Nearly half of employers are offering no salary rise or people who work there are unaware of any plans to do so, according to research by the Chartered Management Institute [CMI].
The survey of 1,000 UK employees also showed that a third of private sector managers is concerned about the financial strength of their organisation. Half of the employers are offering basic pay awards, said to represent on average a 2.8% rise, while inflation is currently at 7%. Of those increases, pay awards in the private sector are higher than public sector, at 3.2% compared to 2.4% for the public sector.
The research also showed that a third of managers have seen an increase in requests from their direct reports for pay raises, above basic pay awards.
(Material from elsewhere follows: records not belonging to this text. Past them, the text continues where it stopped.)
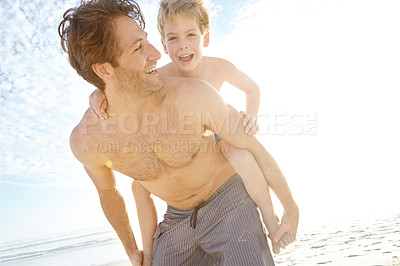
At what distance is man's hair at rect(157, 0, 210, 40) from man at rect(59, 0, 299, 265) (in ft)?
3.47

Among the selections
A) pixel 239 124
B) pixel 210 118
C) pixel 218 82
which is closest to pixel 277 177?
pixel 239 124

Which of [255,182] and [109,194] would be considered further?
[109,194]

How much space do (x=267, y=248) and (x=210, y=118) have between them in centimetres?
100

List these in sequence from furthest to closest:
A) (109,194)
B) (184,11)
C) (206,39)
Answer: (206,39) < (184,11) < (109,194)

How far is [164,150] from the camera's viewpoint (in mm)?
2562

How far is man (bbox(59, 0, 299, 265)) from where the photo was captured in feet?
8.09

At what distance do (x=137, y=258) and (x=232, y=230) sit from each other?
1048mm

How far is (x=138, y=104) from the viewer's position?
8.47 feet

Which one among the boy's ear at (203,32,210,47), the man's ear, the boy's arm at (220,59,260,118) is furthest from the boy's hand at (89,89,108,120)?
the boy's ear at (203,32,210,47)

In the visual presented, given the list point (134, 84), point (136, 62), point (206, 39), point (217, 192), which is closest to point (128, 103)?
point (134, 84)

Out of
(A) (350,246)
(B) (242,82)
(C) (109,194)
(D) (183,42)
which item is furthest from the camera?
(A) (350,246)

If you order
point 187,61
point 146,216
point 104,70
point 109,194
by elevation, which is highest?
point 187,61

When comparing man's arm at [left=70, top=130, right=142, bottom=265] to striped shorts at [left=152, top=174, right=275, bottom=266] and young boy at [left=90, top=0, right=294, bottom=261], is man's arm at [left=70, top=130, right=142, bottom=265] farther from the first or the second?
striped shorts at [left=152, top=174, right=275, bottom=266]

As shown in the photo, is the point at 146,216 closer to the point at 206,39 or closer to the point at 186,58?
the point at 186,58
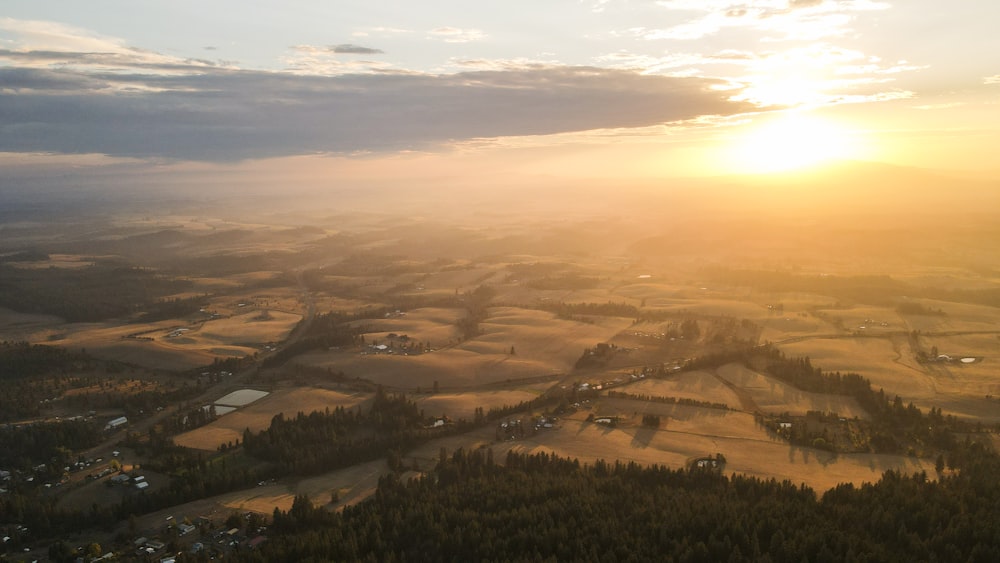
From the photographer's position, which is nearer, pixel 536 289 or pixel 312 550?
pixel 312 550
A third of managers themselves are thinking about requesting a pay rise, above basic pay awards, to meet the rising costs of living.
Only one in five employers are planning action to support staff as a direct result of the cost of living crisis (with, for example, cycle to work schemes, eye care vouchers, employee assistance programmes and free tea, coffee and cold drinks). 57% of all managers say their organisation hasn’t taken any actions or didn’t know if there were plans to cope with rising business costs. Where respondents did know, measures such as contract negotiations, budget reductions and streamlining expenditure were cited.
Anthony Painter, Director of Policy at CMI, said: “Cost pressures are hitting employers and employees alike, and something in the system will have to give. There is a great cost squeeze with employees under financial pressure. Businesses also face the squeeze as they face a potential downtick in wider consumer confidence, and higher prices for materials, supply chain issues and higher production costs. Add to this that we’ve not really seen the full effects of the Ukraine conflict filter through yet, and it’s clear that pressure is mounting across the board and there are undoubtedly some rocky times ahead.”
CMI is advising businesses and organisations to provide support for staff facing rising costs, including financial capacity training, be more agile, invest in upskilling and future proof their businesses against ongoing economic shocks through, for instance, reviewing their supply chain.
Painter said the Government’s Spring Statement did not provide enough support to businesses and added that pressures are likely to mount. “Government will need to act by autumn at the latest,” he said.